Chinese Premier Li Qiang’s recent visits to Saudi Arabia and the UAE have marked a significant step towards strengthening economic cooperation with two of the Gulf region’s wealthiest nations. The visits focused on expanding collaboration in traditional sectors like oil and gas, while forging new ties in critical emerging industries, including new energy, electric vehicles (EVs), and digital economy initiatives.
The deepening of ties with these Gulf countries is part of China’s broader strategy to cement its influence in the Middle East, a region undergoing a transformative shift toward economic diversification and sustainable development. Premier Li’s emphasis on new energy partnerships aligns with the Gulf Cooperation Council (GCC) nations’ ambitions to reduce dependence on fossil fuels and invest in renewable energy.
Strengthening the new energy partnership
During his 4-day trip, Li met with UAE President Sheikh Mohamed bin Zayed Al Nahyan and Saudi Crown Prince Mohammed bin Salman, pledging to enhance cooperation in several high-growth sectors.
Of particular importance is the burgeoning field of new energy, which Li and the Gulf leaders agreed is “crucial” to the future of the Middle Eastern economy.

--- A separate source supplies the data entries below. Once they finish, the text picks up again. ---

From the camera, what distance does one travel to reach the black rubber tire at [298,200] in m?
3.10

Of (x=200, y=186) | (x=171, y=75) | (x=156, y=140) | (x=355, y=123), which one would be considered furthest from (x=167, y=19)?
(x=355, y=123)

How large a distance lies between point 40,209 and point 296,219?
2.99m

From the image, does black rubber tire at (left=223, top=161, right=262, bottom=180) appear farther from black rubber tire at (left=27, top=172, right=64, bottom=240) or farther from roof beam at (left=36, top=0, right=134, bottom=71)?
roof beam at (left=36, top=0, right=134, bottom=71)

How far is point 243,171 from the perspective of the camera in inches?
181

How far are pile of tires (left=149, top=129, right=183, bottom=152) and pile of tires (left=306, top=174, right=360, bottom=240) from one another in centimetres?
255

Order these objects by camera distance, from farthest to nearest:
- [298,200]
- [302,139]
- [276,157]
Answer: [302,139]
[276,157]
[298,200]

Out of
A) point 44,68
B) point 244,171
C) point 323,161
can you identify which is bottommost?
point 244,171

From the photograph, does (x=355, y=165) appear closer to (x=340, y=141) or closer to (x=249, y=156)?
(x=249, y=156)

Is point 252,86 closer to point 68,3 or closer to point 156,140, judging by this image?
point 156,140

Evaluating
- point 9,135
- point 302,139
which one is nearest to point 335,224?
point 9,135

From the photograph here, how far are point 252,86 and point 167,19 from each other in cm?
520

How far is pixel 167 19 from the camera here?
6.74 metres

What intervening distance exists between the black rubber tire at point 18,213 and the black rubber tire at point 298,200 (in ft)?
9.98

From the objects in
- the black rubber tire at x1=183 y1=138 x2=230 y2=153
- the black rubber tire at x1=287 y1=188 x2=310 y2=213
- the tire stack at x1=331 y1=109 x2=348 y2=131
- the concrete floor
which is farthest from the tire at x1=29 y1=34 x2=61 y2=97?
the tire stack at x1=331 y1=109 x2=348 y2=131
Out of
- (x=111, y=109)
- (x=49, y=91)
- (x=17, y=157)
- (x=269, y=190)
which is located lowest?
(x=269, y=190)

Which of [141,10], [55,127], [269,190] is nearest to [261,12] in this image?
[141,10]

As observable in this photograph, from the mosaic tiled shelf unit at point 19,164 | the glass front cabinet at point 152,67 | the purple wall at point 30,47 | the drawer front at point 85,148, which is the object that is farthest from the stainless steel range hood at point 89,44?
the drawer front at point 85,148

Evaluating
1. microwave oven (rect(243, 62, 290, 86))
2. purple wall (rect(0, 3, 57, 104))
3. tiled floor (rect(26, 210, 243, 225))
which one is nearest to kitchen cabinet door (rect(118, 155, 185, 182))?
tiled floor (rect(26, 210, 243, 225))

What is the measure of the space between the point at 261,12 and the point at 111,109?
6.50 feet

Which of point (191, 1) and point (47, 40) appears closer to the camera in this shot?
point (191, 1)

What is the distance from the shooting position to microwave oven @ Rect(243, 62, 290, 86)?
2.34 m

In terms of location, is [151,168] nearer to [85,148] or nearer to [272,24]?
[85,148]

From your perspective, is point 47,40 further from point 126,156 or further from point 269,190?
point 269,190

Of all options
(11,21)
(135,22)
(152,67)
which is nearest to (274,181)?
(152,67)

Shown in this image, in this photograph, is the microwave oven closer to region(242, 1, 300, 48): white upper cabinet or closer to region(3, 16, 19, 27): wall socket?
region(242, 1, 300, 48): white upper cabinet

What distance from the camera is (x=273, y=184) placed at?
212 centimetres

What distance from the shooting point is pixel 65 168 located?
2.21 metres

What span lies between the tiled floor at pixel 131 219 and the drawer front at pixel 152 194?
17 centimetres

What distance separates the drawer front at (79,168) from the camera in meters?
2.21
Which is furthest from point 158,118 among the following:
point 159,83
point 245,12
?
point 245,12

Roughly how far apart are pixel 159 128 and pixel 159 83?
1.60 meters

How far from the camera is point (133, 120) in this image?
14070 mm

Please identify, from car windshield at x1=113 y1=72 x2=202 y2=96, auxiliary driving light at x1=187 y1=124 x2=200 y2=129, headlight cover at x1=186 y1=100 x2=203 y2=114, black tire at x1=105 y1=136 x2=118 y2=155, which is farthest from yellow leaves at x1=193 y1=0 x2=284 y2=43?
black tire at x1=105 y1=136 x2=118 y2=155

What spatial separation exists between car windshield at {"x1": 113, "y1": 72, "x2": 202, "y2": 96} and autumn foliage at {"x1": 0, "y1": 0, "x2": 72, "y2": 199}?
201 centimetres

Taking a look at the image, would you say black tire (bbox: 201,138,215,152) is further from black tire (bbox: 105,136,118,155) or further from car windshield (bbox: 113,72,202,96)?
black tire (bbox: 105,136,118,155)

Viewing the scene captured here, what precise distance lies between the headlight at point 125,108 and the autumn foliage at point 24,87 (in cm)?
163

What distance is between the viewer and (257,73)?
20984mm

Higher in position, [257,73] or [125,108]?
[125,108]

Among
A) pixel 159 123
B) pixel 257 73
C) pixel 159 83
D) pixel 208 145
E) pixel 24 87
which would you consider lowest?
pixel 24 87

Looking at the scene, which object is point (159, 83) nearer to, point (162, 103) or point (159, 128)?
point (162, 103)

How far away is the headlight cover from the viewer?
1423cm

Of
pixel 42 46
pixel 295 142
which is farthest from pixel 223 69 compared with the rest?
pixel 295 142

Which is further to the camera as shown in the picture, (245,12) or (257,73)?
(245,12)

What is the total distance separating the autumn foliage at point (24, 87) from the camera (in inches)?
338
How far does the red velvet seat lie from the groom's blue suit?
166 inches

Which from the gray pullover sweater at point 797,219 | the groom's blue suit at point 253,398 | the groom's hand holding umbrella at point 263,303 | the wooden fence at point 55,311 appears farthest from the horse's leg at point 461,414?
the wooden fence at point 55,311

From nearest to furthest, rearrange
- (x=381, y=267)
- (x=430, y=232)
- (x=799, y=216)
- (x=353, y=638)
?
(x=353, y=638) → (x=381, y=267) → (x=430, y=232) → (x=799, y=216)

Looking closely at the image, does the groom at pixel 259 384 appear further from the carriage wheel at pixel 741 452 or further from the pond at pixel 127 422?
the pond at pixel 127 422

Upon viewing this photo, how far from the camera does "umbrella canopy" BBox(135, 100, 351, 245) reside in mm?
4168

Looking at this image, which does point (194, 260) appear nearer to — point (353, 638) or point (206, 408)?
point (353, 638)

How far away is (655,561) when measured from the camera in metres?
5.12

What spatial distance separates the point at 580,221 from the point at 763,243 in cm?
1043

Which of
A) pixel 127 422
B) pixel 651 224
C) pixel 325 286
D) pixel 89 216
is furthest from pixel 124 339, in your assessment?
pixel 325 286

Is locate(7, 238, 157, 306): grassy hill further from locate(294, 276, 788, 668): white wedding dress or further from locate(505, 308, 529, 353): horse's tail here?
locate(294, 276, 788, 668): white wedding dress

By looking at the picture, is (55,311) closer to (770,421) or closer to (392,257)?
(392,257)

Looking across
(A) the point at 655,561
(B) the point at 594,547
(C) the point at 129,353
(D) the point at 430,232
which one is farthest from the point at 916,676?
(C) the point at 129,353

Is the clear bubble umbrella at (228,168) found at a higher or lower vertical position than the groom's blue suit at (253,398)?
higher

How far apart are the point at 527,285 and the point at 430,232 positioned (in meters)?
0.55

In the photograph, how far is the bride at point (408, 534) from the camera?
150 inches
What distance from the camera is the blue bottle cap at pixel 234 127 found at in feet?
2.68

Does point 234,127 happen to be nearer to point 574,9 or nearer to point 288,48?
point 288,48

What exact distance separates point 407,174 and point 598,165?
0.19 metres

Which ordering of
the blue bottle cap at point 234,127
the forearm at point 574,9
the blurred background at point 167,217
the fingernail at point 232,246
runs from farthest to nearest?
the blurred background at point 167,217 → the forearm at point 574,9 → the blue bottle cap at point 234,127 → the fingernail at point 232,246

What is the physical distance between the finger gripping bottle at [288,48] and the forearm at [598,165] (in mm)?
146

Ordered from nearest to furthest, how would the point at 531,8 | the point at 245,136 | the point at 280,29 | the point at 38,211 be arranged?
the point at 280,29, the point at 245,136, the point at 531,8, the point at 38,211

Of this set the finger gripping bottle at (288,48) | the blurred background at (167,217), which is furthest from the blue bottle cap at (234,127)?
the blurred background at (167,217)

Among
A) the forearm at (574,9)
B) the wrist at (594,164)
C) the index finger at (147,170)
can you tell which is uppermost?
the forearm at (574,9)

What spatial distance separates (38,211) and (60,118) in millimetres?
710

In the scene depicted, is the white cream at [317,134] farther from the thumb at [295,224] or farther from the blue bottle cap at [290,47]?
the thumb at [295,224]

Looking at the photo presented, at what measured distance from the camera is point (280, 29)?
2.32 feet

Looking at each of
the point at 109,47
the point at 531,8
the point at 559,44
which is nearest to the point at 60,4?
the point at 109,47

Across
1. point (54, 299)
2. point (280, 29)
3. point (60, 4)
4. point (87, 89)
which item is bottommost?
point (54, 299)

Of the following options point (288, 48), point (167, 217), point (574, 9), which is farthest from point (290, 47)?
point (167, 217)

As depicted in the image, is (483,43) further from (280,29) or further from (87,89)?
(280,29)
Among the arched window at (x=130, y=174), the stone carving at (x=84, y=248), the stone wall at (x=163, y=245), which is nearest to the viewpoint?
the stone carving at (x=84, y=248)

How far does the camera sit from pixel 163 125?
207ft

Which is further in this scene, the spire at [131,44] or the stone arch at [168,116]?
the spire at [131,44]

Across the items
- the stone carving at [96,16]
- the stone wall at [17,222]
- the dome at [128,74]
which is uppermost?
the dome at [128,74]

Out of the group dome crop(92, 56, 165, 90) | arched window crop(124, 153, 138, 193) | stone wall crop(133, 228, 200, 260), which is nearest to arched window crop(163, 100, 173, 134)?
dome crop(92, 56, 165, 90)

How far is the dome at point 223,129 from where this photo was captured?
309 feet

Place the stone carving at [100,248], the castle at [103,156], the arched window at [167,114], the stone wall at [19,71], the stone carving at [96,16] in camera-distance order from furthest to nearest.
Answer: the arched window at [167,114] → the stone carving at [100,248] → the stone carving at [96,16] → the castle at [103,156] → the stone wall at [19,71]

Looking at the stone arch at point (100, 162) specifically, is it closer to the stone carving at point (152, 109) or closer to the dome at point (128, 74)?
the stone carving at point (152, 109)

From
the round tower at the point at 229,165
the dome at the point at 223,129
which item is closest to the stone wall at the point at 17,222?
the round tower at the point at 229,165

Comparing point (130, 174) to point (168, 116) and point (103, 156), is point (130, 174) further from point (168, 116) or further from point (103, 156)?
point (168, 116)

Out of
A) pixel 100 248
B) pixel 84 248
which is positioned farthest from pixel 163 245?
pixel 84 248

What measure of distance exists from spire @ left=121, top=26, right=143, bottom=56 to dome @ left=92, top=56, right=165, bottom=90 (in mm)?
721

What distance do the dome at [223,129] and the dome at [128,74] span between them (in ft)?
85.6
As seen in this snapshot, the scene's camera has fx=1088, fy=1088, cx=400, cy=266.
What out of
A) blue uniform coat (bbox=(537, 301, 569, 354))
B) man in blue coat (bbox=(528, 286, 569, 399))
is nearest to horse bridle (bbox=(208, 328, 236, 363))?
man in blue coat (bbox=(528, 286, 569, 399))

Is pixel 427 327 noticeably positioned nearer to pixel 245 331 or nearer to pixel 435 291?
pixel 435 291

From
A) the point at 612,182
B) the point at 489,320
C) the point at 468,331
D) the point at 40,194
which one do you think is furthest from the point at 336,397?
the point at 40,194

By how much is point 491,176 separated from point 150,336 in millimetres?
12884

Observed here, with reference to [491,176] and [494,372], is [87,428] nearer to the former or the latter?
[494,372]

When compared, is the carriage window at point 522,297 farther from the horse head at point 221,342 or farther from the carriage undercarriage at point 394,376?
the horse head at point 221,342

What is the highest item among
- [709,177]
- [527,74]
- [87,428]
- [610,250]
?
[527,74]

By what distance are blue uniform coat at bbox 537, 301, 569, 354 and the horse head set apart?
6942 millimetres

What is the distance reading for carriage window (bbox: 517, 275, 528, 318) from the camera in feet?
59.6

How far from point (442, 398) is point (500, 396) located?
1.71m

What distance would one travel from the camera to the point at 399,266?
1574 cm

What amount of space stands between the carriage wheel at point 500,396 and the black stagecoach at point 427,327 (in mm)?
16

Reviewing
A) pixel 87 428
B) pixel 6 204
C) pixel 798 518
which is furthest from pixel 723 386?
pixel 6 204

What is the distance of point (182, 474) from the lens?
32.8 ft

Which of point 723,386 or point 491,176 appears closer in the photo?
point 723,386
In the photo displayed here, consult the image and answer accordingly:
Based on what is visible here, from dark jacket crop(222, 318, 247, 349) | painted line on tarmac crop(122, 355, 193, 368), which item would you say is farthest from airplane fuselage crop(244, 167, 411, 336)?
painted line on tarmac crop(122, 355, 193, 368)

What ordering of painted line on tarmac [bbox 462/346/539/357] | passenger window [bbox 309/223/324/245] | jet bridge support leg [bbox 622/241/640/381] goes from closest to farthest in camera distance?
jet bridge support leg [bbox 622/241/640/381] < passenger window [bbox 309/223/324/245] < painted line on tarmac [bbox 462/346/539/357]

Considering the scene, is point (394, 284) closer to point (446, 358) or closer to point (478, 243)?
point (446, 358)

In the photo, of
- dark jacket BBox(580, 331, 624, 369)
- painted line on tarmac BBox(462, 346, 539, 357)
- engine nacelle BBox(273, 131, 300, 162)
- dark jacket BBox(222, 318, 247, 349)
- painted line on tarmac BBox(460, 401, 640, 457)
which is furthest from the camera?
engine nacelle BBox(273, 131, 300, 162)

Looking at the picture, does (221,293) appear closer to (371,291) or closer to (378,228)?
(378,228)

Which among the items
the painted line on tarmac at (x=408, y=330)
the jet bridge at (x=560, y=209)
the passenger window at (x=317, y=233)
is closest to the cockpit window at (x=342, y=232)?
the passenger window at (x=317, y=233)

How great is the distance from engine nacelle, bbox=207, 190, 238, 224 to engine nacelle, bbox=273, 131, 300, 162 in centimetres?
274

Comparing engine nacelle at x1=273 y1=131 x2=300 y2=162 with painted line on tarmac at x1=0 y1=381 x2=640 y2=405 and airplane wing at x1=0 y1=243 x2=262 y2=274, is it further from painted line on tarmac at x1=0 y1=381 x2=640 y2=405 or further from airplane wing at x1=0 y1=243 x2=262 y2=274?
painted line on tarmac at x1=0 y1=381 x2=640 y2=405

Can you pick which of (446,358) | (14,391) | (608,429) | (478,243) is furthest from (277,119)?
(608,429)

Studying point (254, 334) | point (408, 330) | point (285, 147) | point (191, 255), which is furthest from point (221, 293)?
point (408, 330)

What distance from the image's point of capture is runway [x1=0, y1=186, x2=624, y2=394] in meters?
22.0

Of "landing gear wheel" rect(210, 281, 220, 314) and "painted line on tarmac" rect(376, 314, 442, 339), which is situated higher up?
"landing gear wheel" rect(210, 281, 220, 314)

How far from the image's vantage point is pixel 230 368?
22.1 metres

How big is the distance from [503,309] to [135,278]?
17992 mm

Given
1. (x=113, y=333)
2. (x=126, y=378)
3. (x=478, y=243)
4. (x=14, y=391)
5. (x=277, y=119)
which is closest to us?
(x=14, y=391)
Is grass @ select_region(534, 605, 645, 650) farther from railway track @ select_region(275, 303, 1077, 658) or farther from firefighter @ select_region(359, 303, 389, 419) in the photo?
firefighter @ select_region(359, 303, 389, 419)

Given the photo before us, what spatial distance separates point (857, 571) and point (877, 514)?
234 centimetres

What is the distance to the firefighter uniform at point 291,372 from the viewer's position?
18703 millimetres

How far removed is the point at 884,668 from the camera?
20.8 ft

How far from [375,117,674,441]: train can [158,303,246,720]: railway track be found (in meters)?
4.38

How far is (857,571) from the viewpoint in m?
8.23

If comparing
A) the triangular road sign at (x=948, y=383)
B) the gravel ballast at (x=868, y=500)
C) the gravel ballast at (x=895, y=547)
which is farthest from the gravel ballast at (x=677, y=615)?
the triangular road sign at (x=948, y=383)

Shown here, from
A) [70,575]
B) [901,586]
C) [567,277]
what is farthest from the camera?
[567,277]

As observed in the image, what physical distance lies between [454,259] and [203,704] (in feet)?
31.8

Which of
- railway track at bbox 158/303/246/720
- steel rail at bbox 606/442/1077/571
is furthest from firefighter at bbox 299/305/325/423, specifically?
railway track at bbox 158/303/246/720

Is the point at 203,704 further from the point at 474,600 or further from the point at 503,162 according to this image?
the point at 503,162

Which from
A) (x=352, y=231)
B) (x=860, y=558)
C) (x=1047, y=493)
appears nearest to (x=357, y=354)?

As these nations work toward long-term energy transition goals, China’s expertise in green technologies and renewable energy will play a key role.
China, a global leader in solar power and EV production, is well-positioned to support the UAE and Saudi Arabia in their renewable energy pursuits. The UAE, already home to the world’s largest single-site solar power plant – a flagship project under Beijing’s Belt and Road Initiative (BRI) – is expected to be a major partner in China’s push to export its green technologies to the Middle East.
The EV sector also stands to benefit from this collaboration. Leading Chinese EV manufacturers like BYD and Nio have already entered the UAE market, capitalizing on the country’s infrastructure and growing demand for sustainable transportation solutions. This is expected to further enhance China’s dominance in the global EV market while offering the UAE valuable expertise in reducing its carbon footprint.
Expanding trade and investment horizons
Beyond energy, Premier Li’s trip highlighted the growing trade ties between China and the Gulf nations. Bilateral trade between China and the UAE reached a record-breaking US$50 billion in the first half of 2024, showcasing the strength of economic cooperation. Meanwhile, Chinese investments in the UAE surged by over 16 percent to US$1.3 billion last year, and the UAE reciprocated with investments in China growing by 120 percent.
In fact, the UAE’s investments accounted for 90 percent of all Arab investment into China in 2023 while China’s investments in the UAE represented 60 percent of China’s total investment in Arab countries.
In Saudi Arabia, Li emphasized collaboration in petrochemicals and infrastructure construction but also called for expanding cooperation in the digital economy and green technologies. These areas are aligned with Saudi Arabia’s Vision 2030, an ambitious plan to diversify the kingdom’s economy beyond oil.
Free trade agreement with GCC
Li’s trip also revived discussions around the long-awaited China-GCC free trade agreement. The agreement, which has been in talks for years, is seen as a critical component of China’s broader Middle Eastern strategy. According to Wen Shaobiao, a Middle East affairs specialist, the free trade deal would not only facilitate deeper economic ties but also serve as a cornerstone project for China’s Belt and Road Initiative in the region.
Both China and the GCC nations are keen on concluding the agreement to drive mutual economic benefits. For the Gulf countries, this is an opportunity to attract more Chinese investment into emerging sectors such as green energy and high-tech manufacturing. For China, it offers a chance to further solidify its presence in the Middle East, a region of strategic importance for trade and energy security.
In the Middle East, the UAE is China’s second-largest trading partner, the largest export market, and the third-largest market for Chinese engineering projects.
Treading a path to achieve mutual growth
Premier Li’s visits to Saudi Arabia and the UAE underscore the mutual commitment to enhancing cooperation in both traditional and emerging sectors. With both countries looking to diversify their economies, the collaboration between China and the Gulf states presents a promising opportunity to jointly build new growth points in industries like new energy, digital economy, and high-end manufacturing.
As China continues to strengthen its Belt and Road projects in the region, businesses from both nations are encouraged to seize the moment and capitalize on these new opportunities. The integration of the Gulf countries into global supply chains through partnerships with China is expected to unlock substantial economic benefits, creating a foundation for sustainable and diversified growth in the Middle East.
The future of China-Gulf relations looks bright, as deeper economic collaboration paves the way for long-term prosperity. By aligning development strategies, the two regions are well-positioned to take advantage of the new opportunities offered by their shared vision for a greener, more sustainable future.